## DATA LISTING
###

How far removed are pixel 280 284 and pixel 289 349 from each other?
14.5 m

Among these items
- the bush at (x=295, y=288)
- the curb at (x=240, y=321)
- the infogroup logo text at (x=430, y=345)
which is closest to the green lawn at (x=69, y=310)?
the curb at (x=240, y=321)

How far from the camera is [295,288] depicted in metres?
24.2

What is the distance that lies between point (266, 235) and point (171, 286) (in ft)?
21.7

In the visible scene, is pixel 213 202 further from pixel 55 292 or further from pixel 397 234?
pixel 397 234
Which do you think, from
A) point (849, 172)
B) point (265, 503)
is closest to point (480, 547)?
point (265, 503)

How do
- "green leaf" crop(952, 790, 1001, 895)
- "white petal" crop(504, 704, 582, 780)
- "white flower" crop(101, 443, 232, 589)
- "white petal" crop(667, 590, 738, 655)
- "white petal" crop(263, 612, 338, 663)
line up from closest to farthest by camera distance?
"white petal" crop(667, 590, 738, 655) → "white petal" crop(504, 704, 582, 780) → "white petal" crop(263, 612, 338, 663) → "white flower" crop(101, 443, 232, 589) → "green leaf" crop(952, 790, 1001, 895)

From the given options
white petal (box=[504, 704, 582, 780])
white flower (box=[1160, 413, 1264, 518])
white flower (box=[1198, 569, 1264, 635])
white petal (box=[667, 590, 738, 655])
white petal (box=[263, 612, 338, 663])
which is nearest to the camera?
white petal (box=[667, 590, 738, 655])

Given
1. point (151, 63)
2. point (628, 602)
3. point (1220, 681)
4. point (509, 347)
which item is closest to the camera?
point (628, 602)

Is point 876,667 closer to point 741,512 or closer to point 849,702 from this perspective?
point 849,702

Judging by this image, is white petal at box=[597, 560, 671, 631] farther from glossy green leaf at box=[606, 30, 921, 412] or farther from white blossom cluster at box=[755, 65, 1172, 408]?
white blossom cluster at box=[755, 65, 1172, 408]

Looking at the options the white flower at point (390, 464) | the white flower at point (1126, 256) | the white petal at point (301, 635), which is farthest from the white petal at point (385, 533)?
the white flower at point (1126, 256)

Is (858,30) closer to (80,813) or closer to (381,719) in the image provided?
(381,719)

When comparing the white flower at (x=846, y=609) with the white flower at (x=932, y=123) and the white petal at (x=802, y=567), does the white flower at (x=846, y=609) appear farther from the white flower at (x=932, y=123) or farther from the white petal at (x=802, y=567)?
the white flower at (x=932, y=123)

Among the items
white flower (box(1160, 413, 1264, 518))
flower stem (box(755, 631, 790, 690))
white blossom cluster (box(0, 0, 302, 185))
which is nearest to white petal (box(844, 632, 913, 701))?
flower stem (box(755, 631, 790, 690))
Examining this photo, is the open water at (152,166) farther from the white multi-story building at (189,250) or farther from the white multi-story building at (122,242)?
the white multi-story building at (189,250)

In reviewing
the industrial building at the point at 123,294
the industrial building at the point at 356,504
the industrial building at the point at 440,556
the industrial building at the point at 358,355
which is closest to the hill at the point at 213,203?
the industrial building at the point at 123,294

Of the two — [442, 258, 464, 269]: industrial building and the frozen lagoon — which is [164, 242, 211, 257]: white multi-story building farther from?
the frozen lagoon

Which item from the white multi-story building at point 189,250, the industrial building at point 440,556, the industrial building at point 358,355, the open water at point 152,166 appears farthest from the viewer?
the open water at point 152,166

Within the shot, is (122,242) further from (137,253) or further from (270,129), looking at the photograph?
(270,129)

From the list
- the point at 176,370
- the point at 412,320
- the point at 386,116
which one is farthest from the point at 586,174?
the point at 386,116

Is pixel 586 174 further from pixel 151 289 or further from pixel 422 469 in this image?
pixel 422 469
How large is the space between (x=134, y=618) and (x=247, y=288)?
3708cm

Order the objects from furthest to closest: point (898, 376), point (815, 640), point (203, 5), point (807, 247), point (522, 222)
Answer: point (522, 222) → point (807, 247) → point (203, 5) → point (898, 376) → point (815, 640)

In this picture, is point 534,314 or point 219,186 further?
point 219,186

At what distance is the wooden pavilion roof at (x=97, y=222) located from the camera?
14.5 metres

###

## EXERCISE DETAILS
Render the records above as a Markdown table with the columns Number and Record line, one row per line, beginning at the line that contains "Examining this photo, is" and stopping after the last line of the records. Leave out blank lines.

## WRITTEN ANSWER
| Number | Record line |
|---|---|
| 1 | Examining this photo, is the open water at (152,166) farther from the white multi-story building at (189,250) or farther from the white multi-story building at (122,242)? |
| 2 | the white multi-story building at (189,250) |
| 3 | In reviewing |
| 4 | the industrial building at the point at 123,294 |
| 5 | the industrial building at the point at 356,504 |
| 6 | the industrial building at the point at 440,556 |
| 7 | the industrial building at the point at 358,355 |
| 8 | which is closest to the hill at the point at 213,203? |
| 9 | the industrial building at the point at 123,294 |
| 10 | Of the two — [442, 258, 464, 269]: industrial building and the frozen lagoon — which is [164, 242, 211, 257]: white multi-story building farther from? |
| 11 | the frozen lagoon |
| 12 | Which item from the white multi-story building at point 189,250, the industrial building at point 440,556, the industrial building at point 358,355, the open water at point 152,166 appears farthest from the viewer? |
| 13 | the open water at point 152,166 |
| 14 | Within the shot, is (122,242) further from (137,253) or further from (270,129), looking at the photograph? |
| 15 | (270,129) |
| 16 | From the list |
| 17 | - the point at 176,370 |
| 18 | - the point at 412,320 |
| 19 | - the point at 386,116 |
| 20 | which one is farthest from the point at 586,174? |
| 21 | the point at 386,116 |
| 22 | Is pixel 586 174 further from pixel 151 289 or further from pixel 422 469 in this image? |
| 23 | pixel 422 469 |
| 24 | How large is the space between (x=134, y=618) and (x=247, y=288)? |
| 25 | 3708cm |
| 26 | Order the objects from furthest to closest: point (898, 376), point (815, 640), point (203, 5), point (807, 247), point (522, 222) |
| 27 | Answer: point (522, 222) → point (807, 247) → point (203, 5) → point (898, 376) → point (815, 640) |
| 28 | In this picture, is point 534,314 or point 219,186 further? |
| 29 | point 219,186 |
| 30 | At what distance is the wooden pavilion roof at (x=97, y=222) located from the camera? |
| 31 | 14.5 metres |